Basic Information
The De Beers Group is the market leader in mining and trading diamonds and maintained a global near-monopoly for much of the 20th century, either convincing competitors to join them or flooding the market with diamonds similar to those sold by the competition. At times it also hoarded diamonds to artificially decrease supply and thus drive up prices. The company faced numerous criticisms for selling so-called "blood diamonds" - diamonds mined in war zones (mainly in Africa) by various insurgent factions under inhumane conditions in order to finance their insurgencies.
Ironically, but somewhat predictably, increased controls on the diamond trade introduced to restrict the flow of blood diamonds only serve to assist the actions of large players such as De Beers.

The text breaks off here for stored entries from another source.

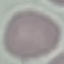
Result: negative for malaria parasites. Giemsa stain. Automatically extracted cell patch, resized to 64 × 64 pixels. Photographed with a smartphone camera at the microscope eyepiece. Thin blood film.Identify the cell.
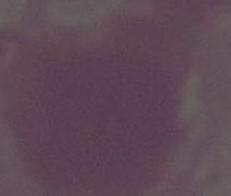

This is an erythrocyte.

Captured at 1000x magnification. Photomicrograph.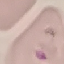
Summary:
  - Result: malaria parasites identified
  - Preparation: thin smear
  - Stain: Giemsa
  - Image type: automatically extracted cell patch, resized to 64 × 64 pixels
  - Capture: smartphone through the microscope eyepieceIdentify the preparation type.
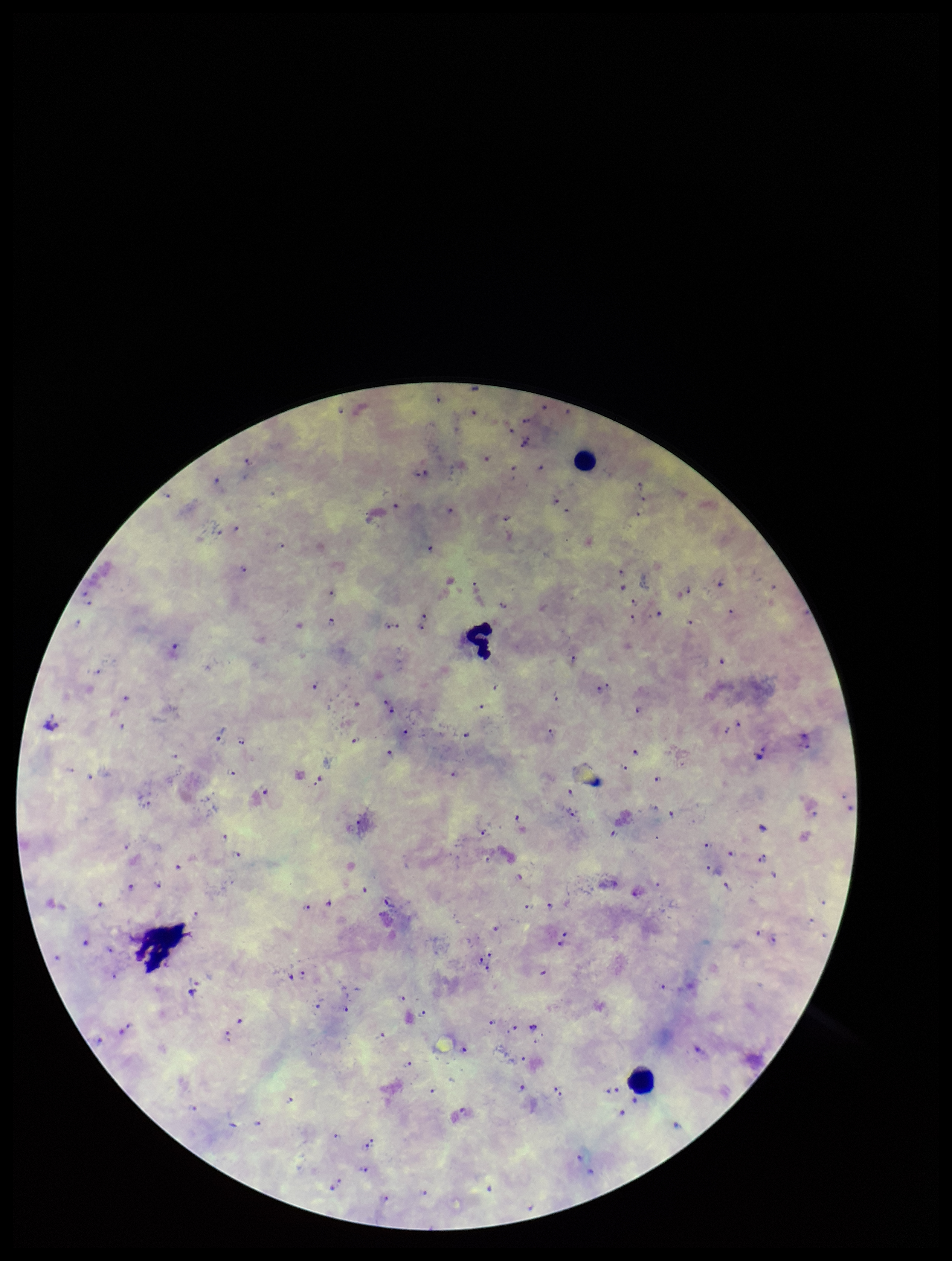
Thick.

Parasite count: 116. Species reported for this patient: Plasmodium falciparum. Single field of view. Image is 952×1261 pixels. Leukocyte count: 4. Giemsa stain. Photographed through the microscope eyepiece with a smartphone camera. Plasmodium parasites: seen. Patient malaria status: infected.Give the position of every malaria parasite.
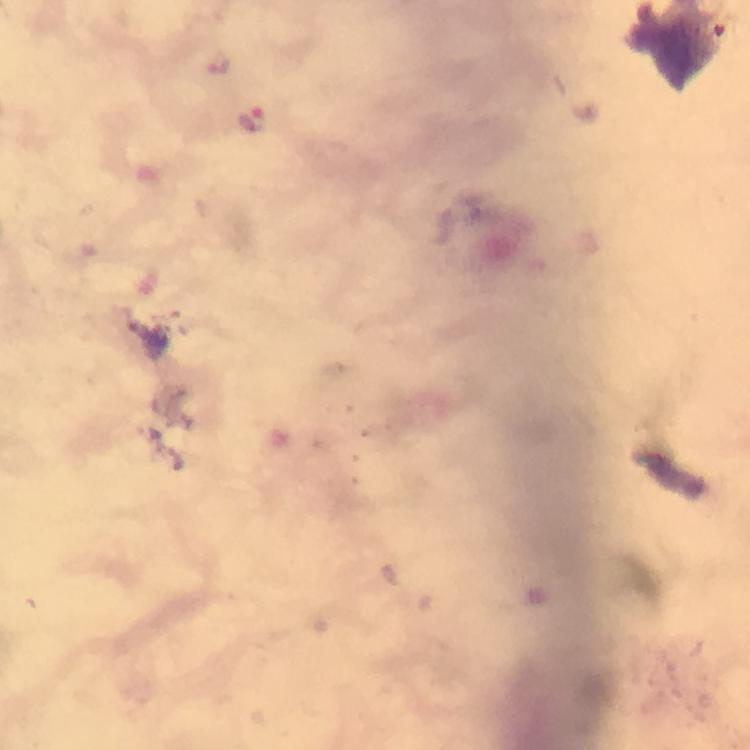
Approximate object centers, in pixels from the top-left corner.
Malaria parasites: (x=251, y=119).

Summary:
  - Immersion oil: used
  - Image size: 750×750 pixels
  - Stain: Giemsa
  - Capture: smartphone photograph through a microscope
  - Cropped from: one field of view
  - Magnification: 100x
  - Context: from a malaria diagnostic workup
  - Preparation: thick blood film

For reference, before the modern fad for diamonds, the ruby was the most sought after gemstone.
Sources
Game and Story Use
- The same principle that was applied to diamonds can be applied to any other material or substance in your campaign setting that can be sold as "fashionable" - establish a monopoly through means fair and foul (foul ones are more fun for gaming…) and then increase prices via artificial scarcity and expert marketing.
- And if your player characters get involved in efforts to circumvent this monopoly, there will be… trouble.
- As for "those RPGs" that require "500gp of diamond dust" and the like as spell components … how exactly does the underlying fabric of the universe respond when a cartel1 artificially raises the price of diamonds by 500% - does the spell still work with a fifth of the amount of actual diamond dust that it needed a century ago? If so, why the hell did it need all that much to start with?